Jouer à Ōkami, c'est comme se laisser porter sur un fleuve magnifique, calme et reposant, mais pollué, noir comme de l'encre. Un cours d'eau qu'il nous revient de nettoyer, c'est à nous de lui redonner sa splendeur d'antan.
Lorsque j'ai mis la main sur Ōkami pour la première fois, le jeu venait de sortir, j'étais encore gamin, et pourtant, le chef-d'oeuvre de Clover et un de ces bijoux qui m'ont fait entrer dans une période de transition, je suis passé d'un joueur assidu - jouant, il est vrai, à un nombre bien plus conséquent de jeux que la plupart des gosses - à un véritable boulimique du jeu vidéo, un gouffre sans fond à la recherche du plus grand nombre de trésors vidéo-ludiques possible. C'est Ōkami, au côté de Deus Ex, des Fallout, des Civilization et autres Metal Gear, qui m'a transformé en un monstre de bits et de pixels.
C'est peut-être en partie pour cela que je tiens tant à ce jeu, et que je le considère encore aujourd'hui comme un des meilleurs représentant du dixième art.
Ōkami, plus que tout autre, est une toile interactive, littéralement.
Le grand point fort du titre, ce qui le rend unique, c'est cette possibilité, d'une simple pression sur une gâchette, de transformer l'univers du jeu en une toile géante, et votre joystick en pinceau divin.
Grâce à cela, vous serez en mesure d’interagir avec le monde.
Vous vous en doutez, les usages de ce pinceau sont multiples, que ce soit pour faire apparaître un grand soleil dans le ciel, faire éclore une fleur, faire jaillir une cascade de la roche, réparer des ponts, relier deux objets par magnétisme ... ou bien trancher vos ennemis en deux, créer une bombe, foutre le feu, électrocuter ou encore congeler ces saloperies de démons.
Cette géniale feature, couplée à un gameplay aux petits oignions, très proche d'un Legend of Zelda, et une originalité rafraîchissante font d'Ōkami une franche réussite et un parangon du jeu d'action-aventure.
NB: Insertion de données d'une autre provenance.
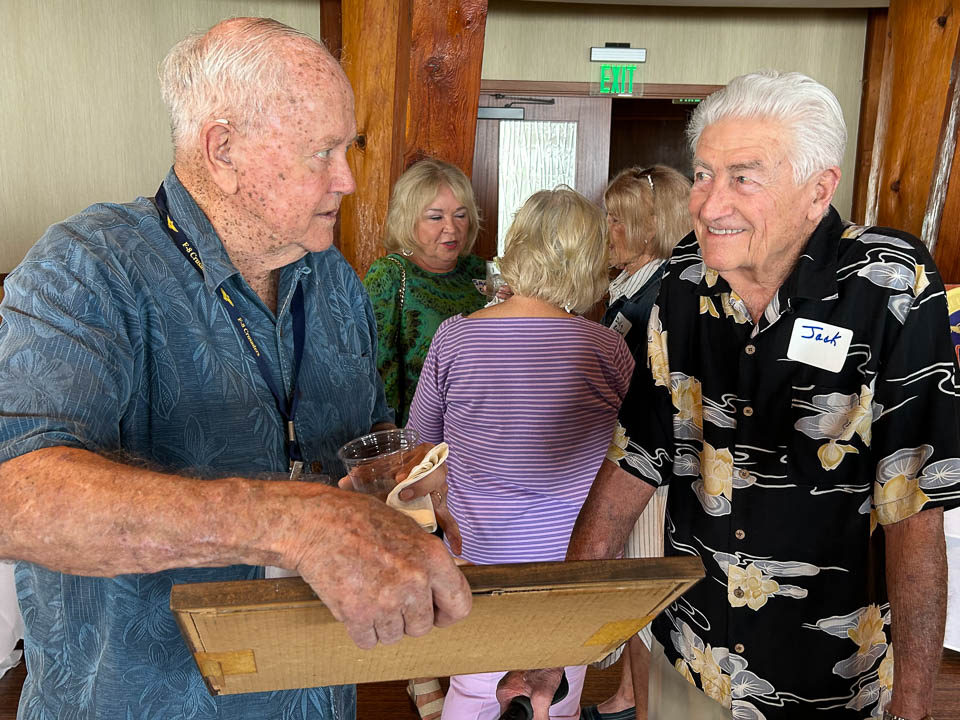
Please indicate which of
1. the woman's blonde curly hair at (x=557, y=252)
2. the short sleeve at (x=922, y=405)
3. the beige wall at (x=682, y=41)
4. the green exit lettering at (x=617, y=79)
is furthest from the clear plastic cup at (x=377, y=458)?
the green exit lettering at (x=617, y=79)

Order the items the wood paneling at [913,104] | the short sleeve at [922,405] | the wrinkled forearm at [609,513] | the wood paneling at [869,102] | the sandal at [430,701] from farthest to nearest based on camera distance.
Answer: the wood paneling at [869,102] < the wood paneling at [913,104] < the sandal at [430,701] < the wrinkled forearm at [609,513] < the short sleeve at [922,405]

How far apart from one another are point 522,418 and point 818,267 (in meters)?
1.00

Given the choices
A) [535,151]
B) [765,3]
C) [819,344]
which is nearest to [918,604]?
[819,344]

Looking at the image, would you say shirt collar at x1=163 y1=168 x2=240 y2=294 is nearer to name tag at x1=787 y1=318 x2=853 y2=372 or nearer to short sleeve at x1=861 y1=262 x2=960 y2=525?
name tag at x1=787 y1=318 x2=853 y2=372

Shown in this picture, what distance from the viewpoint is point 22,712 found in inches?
45.7

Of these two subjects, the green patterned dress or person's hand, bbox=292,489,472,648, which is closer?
person's hand, bbox=292,489,472,648

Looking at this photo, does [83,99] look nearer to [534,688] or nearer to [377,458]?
[377,458]

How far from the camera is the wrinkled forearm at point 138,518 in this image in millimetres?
759

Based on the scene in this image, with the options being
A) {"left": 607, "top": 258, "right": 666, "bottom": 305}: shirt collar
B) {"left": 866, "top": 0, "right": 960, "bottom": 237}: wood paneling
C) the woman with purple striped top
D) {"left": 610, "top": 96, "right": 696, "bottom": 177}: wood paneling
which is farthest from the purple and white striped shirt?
{"left": 610, "top": 96, "right": 696, "bottom": 177}: wood paneling

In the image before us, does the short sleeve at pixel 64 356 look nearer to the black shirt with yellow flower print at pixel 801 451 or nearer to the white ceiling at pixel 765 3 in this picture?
the black shirt with yellow flower print at pixel 801 451

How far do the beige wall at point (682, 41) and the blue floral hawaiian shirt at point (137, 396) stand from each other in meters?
4.93

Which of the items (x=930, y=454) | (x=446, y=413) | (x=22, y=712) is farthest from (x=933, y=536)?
(x=22, y=712)

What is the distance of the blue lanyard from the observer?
47.1 inches

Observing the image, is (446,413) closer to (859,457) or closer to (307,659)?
(859,457)
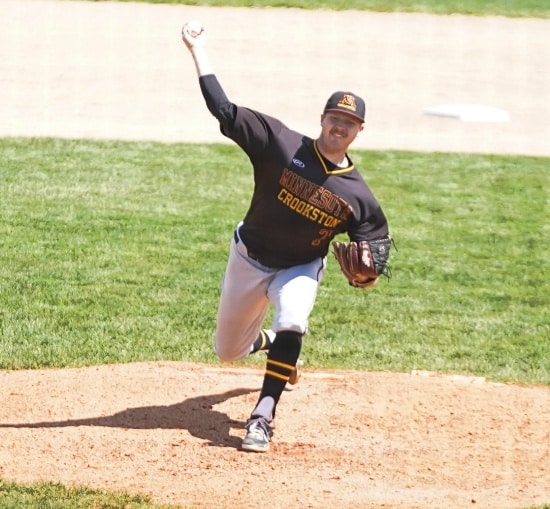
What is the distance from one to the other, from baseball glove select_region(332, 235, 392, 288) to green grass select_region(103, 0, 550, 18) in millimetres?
13698

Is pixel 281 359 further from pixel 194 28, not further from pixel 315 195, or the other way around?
pixel 194 28

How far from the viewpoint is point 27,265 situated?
9945 millimetres

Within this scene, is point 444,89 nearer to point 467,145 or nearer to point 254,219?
point 467,145

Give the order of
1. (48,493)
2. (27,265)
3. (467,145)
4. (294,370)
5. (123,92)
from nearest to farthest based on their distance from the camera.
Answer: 1. (48,493)
2. (294,370)
3. (27,265)
4. (467,145)
5. (123,92)

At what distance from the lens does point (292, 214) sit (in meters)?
6.59

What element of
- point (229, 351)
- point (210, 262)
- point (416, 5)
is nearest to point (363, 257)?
point (229, 351)

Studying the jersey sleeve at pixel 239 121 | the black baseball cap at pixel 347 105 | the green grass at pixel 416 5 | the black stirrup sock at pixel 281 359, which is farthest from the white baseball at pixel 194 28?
the green grass at pixel 416 5

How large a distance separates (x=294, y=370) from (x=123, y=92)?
9179mm

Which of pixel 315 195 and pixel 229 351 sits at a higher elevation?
pixel 315 195

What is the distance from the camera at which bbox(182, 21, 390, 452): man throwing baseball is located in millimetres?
6535

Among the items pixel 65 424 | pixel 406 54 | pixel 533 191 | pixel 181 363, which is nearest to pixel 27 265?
pixel 181 363

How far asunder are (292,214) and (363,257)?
431 mm

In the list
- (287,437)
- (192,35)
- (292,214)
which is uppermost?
(192,35)

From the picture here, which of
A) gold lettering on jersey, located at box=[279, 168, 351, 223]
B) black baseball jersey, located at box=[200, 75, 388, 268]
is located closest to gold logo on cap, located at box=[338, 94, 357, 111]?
black baseball jersey, located at box=[200, 75, 388, 268]
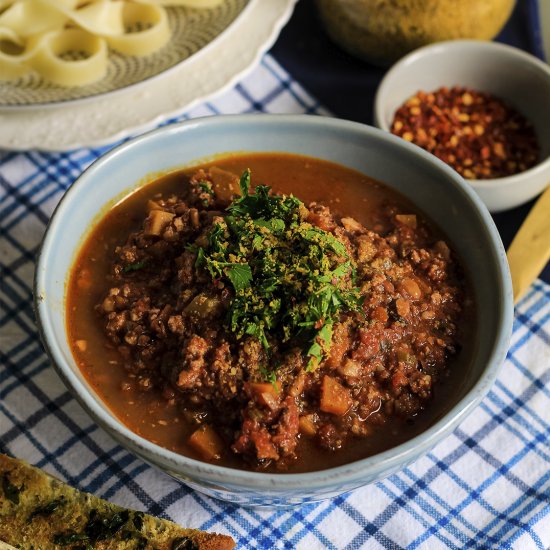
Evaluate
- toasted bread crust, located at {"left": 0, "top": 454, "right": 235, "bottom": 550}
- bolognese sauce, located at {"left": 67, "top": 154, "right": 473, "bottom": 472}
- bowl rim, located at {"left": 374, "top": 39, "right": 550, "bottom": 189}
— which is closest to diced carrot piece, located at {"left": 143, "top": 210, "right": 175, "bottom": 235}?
bolognese sauce, located at {"left": 67, "top": 154, "right": 473, "bottom": 472}

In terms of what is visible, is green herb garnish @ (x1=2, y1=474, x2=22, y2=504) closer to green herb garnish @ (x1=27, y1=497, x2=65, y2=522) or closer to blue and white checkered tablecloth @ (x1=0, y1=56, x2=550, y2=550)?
green herb garnish @ (x1=27, y1=497, x2=65, y2=522)

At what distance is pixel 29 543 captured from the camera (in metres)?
4.14

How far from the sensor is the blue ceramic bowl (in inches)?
142

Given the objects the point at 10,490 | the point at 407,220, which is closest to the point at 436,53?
the point at 407,220

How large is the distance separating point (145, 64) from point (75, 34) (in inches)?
29.9

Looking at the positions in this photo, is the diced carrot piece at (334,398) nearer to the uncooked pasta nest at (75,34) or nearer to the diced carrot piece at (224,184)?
the diced carrot piece at (224,184)

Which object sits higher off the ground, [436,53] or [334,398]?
[436,53]

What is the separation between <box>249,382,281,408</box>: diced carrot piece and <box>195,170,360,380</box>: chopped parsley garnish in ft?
0.17

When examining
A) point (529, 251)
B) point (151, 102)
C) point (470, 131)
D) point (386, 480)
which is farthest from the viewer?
point (151, 102)

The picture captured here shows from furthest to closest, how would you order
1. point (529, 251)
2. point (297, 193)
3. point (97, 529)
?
point (529, 251) < point (297, 193) < point (97, 529)

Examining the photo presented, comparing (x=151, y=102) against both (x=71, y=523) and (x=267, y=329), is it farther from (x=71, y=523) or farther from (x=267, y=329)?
(x=71, y=523)

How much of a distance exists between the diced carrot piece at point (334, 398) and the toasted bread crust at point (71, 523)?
948 mm

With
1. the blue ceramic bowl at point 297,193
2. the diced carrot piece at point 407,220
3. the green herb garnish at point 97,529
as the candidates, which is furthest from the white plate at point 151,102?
the green herb garnish at point 97,529

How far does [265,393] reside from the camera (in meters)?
3.75
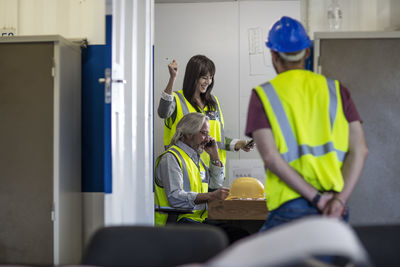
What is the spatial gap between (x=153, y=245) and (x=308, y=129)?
0.88 metres

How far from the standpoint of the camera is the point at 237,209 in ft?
11.6

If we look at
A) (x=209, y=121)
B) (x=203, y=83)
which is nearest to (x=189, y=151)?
(x=209, y=121)

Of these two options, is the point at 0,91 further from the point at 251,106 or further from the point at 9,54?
the point at 251,106

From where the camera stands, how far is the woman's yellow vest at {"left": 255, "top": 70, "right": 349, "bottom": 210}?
217cm

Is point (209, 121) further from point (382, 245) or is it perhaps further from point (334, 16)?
point (382, 245)

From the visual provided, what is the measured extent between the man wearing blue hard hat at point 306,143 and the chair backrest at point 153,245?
665 millimetres

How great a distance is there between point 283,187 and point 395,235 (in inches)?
27.2

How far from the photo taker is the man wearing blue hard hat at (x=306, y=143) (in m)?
2.16

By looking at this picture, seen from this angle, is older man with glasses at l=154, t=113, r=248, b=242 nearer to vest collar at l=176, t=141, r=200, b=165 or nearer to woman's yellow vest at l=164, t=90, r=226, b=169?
vest collar at l=176, t=141, r=200, b=165

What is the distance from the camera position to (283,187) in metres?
2.21

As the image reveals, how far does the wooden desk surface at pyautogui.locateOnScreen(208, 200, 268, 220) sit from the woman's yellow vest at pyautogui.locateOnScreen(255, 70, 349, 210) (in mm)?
1298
Mais ce que l'on retient d'Ōkami après avoir passé une dizaine d'heure à arpenter les plaines nippones, c'est cette ambiance poétique, unique et si particulière.
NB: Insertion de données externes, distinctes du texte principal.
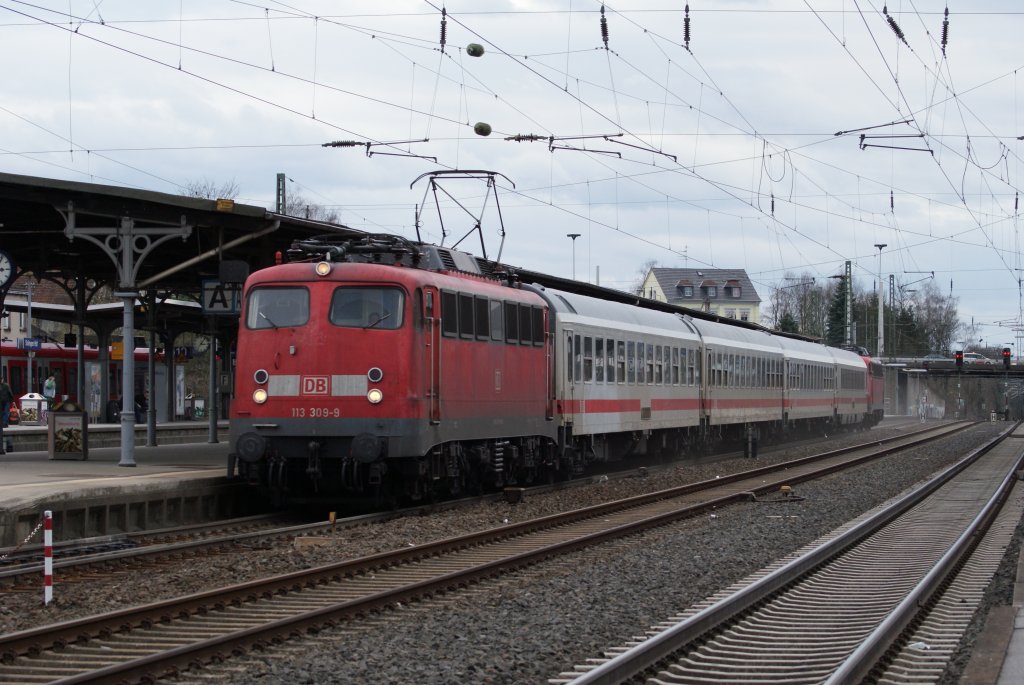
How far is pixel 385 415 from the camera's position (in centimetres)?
1653

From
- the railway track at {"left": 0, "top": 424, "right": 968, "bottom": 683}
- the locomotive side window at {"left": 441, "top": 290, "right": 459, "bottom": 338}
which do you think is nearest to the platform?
the locomotive side window at {"left": 441, "top": 290, "right": 459, "bottom": 338}

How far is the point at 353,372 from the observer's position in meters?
16.7

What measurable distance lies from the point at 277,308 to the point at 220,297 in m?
5.44

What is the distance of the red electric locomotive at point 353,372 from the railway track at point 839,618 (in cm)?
548

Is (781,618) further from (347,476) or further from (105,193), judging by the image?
(105,193)

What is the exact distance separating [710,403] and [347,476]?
62.6 feet

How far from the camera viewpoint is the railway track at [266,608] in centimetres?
819

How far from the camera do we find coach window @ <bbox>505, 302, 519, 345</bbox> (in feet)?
66.1

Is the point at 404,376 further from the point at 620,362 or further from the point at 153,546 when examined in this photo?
the point at 620,362

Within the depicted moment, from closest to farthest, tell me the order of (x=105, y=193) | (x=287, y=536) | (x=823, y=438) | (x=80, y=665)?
Answer: 1. (x=80, y=665)
2. (x=287, y=536)
3. (x=105, y=193)
4. (x=823, y=438)

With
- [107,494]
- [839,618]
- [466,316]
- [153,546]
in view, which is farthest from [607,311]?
[839,618]

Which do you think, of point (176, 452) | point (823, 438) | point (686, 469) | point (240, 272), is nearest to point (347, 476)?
point (240, 272)

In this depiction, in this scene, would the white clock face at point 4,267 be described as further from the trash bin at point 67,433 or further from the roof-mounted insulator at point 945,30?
the roof-mounted insulator at point 945,30

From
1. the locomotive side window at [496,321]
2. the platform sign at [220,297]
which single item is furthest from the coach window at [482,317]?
the platform sign at [220,297]
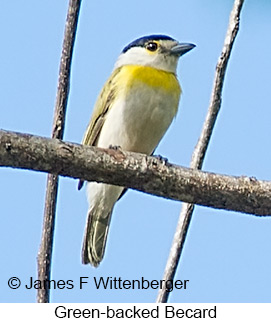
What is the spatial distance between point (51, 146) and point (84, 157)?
0.52 feet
C'est bien simple, Ōkami est pour moi LE plus beau jeu auquel j'ai eu la chance de jouer.
Les graphismes en cel-shading sont de très bonne qualité (il faut rappeler qu'il est d'abord sorti sur une PS2 en fin de vie), mais c'est surtout la direction artistique qui dépasse tout ce qu'on avait pu voir ailleurs. Il faut savoir qu'avant d'emprunter la voie du cel-shading et de s'inspirer des estampes japonaises et autres Lavis, le studio avait d'abord prévu un aspect plus réaliste pour leur jeu.
Heureusement pour nous, ils se sont ravisés, et ont accouché d'une des plus belles oeuvre vidéo-ludique qu'il soit.
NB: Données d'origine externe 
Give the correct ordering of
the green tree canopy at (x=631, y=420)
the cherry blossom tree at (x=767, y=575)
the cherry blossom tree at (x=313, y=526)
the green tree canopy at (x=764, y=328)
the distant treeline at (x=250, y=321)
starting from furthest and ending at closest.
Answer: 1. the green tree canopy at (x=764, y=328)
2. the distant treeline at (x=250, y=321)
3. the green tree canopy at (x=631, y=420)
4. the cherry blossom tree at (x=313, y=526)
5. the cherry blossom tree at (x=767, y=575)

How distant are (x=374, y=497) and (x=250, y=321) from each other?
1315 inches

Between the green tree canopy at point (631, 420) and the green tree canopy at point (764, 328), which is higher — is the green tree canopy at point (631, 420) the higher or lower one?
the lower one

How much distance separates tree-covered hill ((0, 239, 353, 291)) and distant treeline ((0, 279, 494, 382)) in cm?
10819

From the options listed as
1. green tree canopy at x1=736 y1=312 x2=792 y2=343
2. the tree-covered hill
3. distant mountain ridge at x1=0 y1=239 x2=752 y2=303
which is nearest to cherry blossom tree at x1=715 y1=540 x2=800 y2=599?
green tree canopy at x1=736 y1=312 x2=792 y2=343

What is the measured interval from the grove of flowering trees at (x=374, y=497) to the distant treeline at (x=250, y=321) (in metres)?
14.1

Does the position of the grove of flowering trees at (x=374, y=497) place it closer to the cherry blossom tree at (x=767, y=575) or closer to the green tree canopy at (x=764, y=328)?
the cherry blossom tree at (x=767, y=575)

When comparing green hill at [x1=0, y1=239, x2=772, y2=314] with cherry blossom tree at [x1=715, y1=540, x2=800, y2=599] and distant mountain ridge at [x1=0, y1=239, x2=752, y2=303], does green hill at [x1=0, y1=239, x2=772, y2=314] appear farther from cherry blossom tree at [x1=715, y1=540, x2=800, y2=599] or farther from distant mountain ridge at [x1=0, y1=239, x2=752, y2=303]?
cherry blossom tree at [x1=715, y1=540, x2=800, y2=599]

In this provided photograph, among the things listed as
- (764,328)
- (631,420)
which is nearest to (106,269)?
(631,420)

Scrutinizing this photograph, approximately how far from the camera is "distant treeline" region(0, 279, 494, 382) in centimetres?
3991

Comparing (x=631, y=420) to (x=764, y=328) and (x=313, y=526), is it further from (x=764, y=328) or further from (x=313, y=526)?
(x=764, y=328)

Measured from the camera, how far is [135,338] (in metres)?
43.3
La direction artistique innovante à d'ailleurs été récompensée à de nombreuses reprises, tout comme sa sublime bande-originale inspirée par la musique traditionnelle japonaise, notamment par des prix BAFTA en 2007.
Pourtant, Ōkami est également victime d'un triste sort, bien qu'ayant reçu de très très nombreuses éloges de la part des professionnels du milieu, des critiques, et des joueurs, et s'être vu remettre le prix de jeu de l'année 2006, puis même être désigné en 2007 par IGN comme 19eme meilleur jeu de tous les temps, Ōkami a souffert de ventes désastreuses pour un jeu si ambitieux.
Le nombre de ventes ne dépassant pas les 600 000 dans le monde en 2009, trois ans après sa sortie, Ōkami a même obtenu le très peu convoité prix du "Jeu de l'année ayant connu le moins grand succès commercial" en 2010, décerné par le Guinness des records.
Cet échec commercial fut en partie responsable de la dissolution du studio Clover (bien que le départ de Capcom de Mikami, Kamiya et Inaba, parti fonder le futur studio Platinum Games, donna le coup de grâce).
Et bien qu'étant considéré, par la plupart de ceux qui y ont touché, comme un chef-d'oeuvre, Ōkami n'a jamais reçu la reconnaissance auquel il a le droit de la part de l'éditeur Capcom.
Certes nous avons eu droit à un portage WII, puis PS3 du jeu, et même à une (très) timide "suite" sur Nintendo DS, Ōkami Den, mais aucune véritable suite n'est en projet, et il en sera très probablement ainsi pour toujours.
Et c'est peut-être pas si mal comme ça, Ōkami est et restera un trésor, un jardin d'Eden, un El Dorado du monde vidéo ludique, dans lequel, en cas de doutes, ou durant des temps sombres, il est toujours bon de venir se ressourcer.